Various studies have suggested that women usually uphold hygiene standards and are hence believed to have stricter hygienic discipline. Yet, more systematic research is required to understand the variation in hygiene norms based on sex differences worldwide.
About the study
In the present study, researchers examined the differences in hygiene norms based on genders.
The team focused on hygiene strictness according to how individuals think one must behave. The researchers used the measures of cultural values which treat males and females equally or differently. The cultural measure provided by the World Values Survey was employed as the key independent variable in this study.
Another operationalization of sex equality was the global gender gap index (GGGI) which estimated the national gaps observed in outcomes among different cohorts of men and women. These gender cohorts were formed based on economic wages and participation, educational qualifications, political empowerment, and survival and health.
The team measured hygiene norms across 56 countries as part of the International Study of Metanorms (ISMN), which collected samples from almost 200 students per country and 100 non-students. The present study only included individuals who also reported data related to gender, which eventually resulted in a final sample size of an average of 281 participants per country. Almost 80% of the selected participants were students with a mean age of 25 years. Measurements related to attitudes toward sex quality were available for 49 countries, including Australia and three African, 10 American, 14 Asian, and 21 European countries.

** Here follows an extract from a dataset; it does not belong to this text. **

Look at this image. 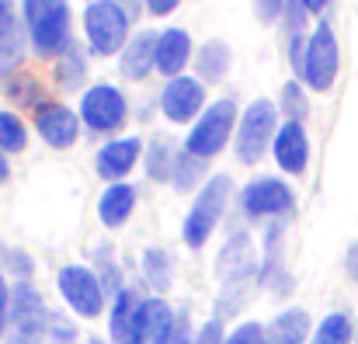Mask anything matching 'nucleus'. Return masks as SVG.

The ISMN comprised 12 items that estimated normative beliefs related to handwashing and spitting. Participants were asked about their opinion on whether it was ‘inappropriate for people to spit,’ with tick boxes next to six locations: in the kitchen sink, on the kitchen floor, in the water in a public swimming pool, on the sidewalk, on the soccer field, and in the forest. Participants were also queried whether they thought persons ‘should wash their hands’, with tick boxes next to six locations: after shaking hands, when they come home, after urinating, after defecating, before eating a meal, and after eating a meal.
The study results showed that women had stricter hygiene norms than men, while the differences between the sexes varied across contexts and behaviors. The extent of the effects ranged from negligible to moderately small. The team noted that for every norm, in countries having a negative national sex difference, men displayed stricter hygiene norms than women. However, in most countries, stricter norms were followed by women compared to men.
The team also observed that the internal consistency of the sex difference across a country for the six handwashing norms was adequate, which indicated that the aggregation of national sex differences was meaningful for the estimating handwashing norms. However, it was found that the national sex difference in the norms of washing hands after defecation was uncorrelated with the sex difference measures observed in the other handwashing norms.
Similarly, spitting norms related to spitting on the kitchen floor were uncorrelated to the national sex differences for the other spitting norms. The team noted that the men in Nigeria and Siberia displayed stricter handwashing and spitting norms than women.
On the other hand, handwashing norms showed that sex differences in hygiene strictness were positively correlated to sex equality. The effect of sex on strictness regarding handwashing and spitting norms increased with sex equality among the countries having below-average sex equality. However, strictness about spitting increased with equality among countries with above-average sex equality, while no such change was observed in strictness for handwashing norms. Altogether, the sex differences in hygiene strictness were not explained by any sex differences in participant age, response style, any threat of disease, or valuation of self-control.
Overall, the study results showed almost universal sex differences in strictness of hygiene norms across different cultures worldwide. The researchers believe that the global pattern in hygiene norms with respect to sex differences should be studied further with more detailed data.